  We humans, more than any other organism, have greatly refined such predictive and interpretive skills.
 
p.36 Humans can now take care of all their survival needs by using their predictive and manipulative capacities.
  The living organism keeps itself in running condition as long as it can, and performs repairs if it gets damaged... The state maintained in and by organisms ... is a dynamic balance of energies and substances, always poised for action... The remarkable feature of the organism is that, unlike a watch, it keeps itself wound up
 
p.53 There are strains and stresses in this world which traverse the globe and tax the adaptive capacities of the individual, creating what Toffler calls future shock.
 
p.58 A holarchically* (rather than hierarchically) integrated system is not a passive system, committed to the status quo. It is a dynamic and adaptive entity, reflecting in its own functioning the patterns of change over all levels of the system. [ * JLJ - A holarchy, in the terminology of Arthur Koestler, is a hierarchy of holons – where a holon is both a part and a whole. The term was coined in Koestler's 1967 book The Ghost in the Machine. The term, spelled holoarchy, is also used extensively by American philosopher and writer Ken Wilber.]
 
p.58 There is freedom of choosing one's paths of progress, yet this freedom is bounded by the limits of compatibility with the dynamic structure of the whole in which one finds oneself.
 
p.78 One cannot see values, nor can one hear, touch, taste, or smell them... Values are goals which behavior strives to realize.
 
p.80 If we survey the conclusions [of contemporary cultural anthropologists, concerning fundamental universal values] that emerge from these findings, we find that our objective basic values are those which we share with all natural systems. Each of us "must" (in the sense that he or she cannot help but) commit himself to survival, creativity, and mutual adaptation within a society of his peers... there is no imperative attached to the cultural specification of these values. These we can choose according to our insights.

* **What the exercise asks**
Extend the page-cited excerpts on living systems and human values with the next passage, beginning after their final sentence.

* **Input data**
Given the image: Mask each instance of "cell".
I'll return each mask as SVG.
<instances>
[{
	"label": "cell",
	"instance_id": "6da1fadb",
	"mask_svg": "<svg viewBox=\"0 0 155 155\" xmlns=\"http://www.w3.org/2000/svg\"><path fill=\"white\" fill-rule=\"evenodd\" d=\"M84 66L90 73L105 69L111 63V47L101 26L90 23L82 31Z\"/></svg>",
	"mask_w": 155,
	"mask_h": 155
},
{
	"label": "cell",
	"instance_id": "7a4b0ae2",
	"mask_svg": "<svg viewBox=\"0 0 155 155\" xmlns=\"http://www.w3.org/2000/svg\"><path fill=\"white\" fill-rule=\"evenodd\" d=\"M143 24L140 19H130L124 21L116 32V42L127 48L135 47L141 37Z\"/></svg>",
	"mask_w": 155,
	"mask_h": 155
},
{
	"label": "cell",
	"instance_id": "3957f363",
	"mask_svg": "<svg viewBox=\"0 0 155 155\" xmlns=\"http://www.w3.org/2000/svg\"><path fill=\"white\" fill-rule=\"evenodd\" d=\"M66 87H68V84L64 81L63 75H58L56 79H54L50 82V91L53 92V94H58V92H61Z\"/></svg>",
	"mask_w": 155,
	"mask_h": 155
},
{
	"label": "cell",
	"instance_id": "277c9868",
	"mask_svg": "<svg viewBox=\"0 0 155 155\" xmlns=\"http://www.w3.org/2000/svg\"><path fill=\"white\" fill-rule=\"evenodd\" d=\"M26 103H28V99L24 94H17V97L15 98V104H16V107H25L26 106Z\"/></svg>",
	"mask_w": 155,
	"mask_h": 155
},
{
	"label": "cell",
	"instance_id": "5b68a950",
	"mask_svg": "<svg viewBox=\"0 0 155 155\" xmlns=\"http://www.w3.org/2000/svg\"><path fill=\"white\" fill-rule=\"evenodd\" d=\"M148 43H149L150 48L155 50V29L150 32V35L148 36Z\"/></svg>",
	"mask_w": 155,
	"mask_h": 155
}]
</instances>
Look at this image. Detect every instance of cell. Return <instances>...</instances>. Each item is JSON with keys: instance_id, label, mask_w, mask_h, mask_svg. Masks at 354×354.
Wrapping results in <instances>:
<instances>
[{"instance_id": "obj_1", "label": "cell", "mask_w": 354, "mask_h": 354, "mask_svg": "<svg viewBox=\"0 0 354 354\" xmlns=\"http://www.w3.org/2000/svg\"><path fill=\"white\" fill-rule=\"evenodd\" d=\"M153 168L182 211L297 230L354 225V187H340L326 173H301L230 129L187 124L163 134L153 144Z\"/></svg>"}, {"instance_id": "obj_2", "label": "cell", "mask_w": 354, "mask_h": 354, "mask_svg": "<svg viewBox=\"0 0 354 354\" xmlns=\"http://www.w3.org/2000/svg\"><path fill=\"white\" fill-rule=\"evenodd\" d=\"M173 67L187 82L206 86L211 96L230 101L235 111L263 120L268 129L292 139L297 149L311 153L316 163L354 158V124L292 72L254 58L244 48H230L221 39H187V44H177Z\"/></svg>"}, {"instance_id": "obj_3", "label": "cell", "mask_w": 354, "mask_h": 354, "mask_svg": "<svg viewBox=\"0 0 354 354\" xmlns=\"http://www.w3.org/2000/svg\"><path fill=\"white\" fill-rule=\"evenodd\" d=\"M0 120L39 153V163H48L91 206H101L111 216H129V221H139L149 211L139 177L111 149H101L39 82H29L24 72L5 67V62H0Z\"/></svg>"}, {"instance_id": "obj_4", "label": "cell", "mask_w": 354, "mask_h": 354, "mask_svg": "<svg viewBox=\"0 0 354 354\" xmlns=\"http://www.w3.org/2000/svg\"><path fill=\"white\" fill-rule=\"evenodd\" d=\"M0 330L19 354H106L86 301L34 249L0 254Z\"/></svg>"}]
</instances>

* **Written answer**
 
p.82, 86 Fulfillment means the realization of human potentials for existence as a biological and a socio-cultural being. It means bodily, as well as mental health. It means adaptation to the environment... Fulfillment also means acting on the environment... and making it compatible with the expression of one's potentials. It calls for a dynamic process of integration and adjustment, creating conditions for the actualization of the full potential there is in each of us... Fulfillment is predicated upon the freedom to become what one is capable of being... Such freedom is a real possibility, although at present it is nowhere fully realized.
 
p.83 It is impossible, however, to specify norms for every situation in theory. Such can only be the task of applying the theory, with due regard to the specifics of the situation.
 
p.83 In the world of organized complexity the arrow of time does not determine which pathway is taken by individual systems, only in what direction their paths converge.
 
p.85, 86 Sociocultural systems have openings for certain kinds of roles... Roles are not made for given individuals, but for kinds of individuals classed according to qualification... It is due to such plasticity that complex systems remain viable under changing circumstances.
 
p.86 Systemicity is imposed as a set of rules binding the parts among themselves... The parts have options: as long as a sufficient number of sufficiently qualified units carries out the prescribed tasks, the requirements of systemic determination are met.
 
p.88 We need both the readings and the norms. For only if we know both where we are and where we want to go can we act purposefully in seeing about getting there.
 
p.92 The supreme challenge of our age is to specify, and learn to respect, the objective norms of existence within the complex and delicately balanced holarchic order that is both in us and around us. There is no other way to make sure that we achieve a culture that is both viable and humanistic.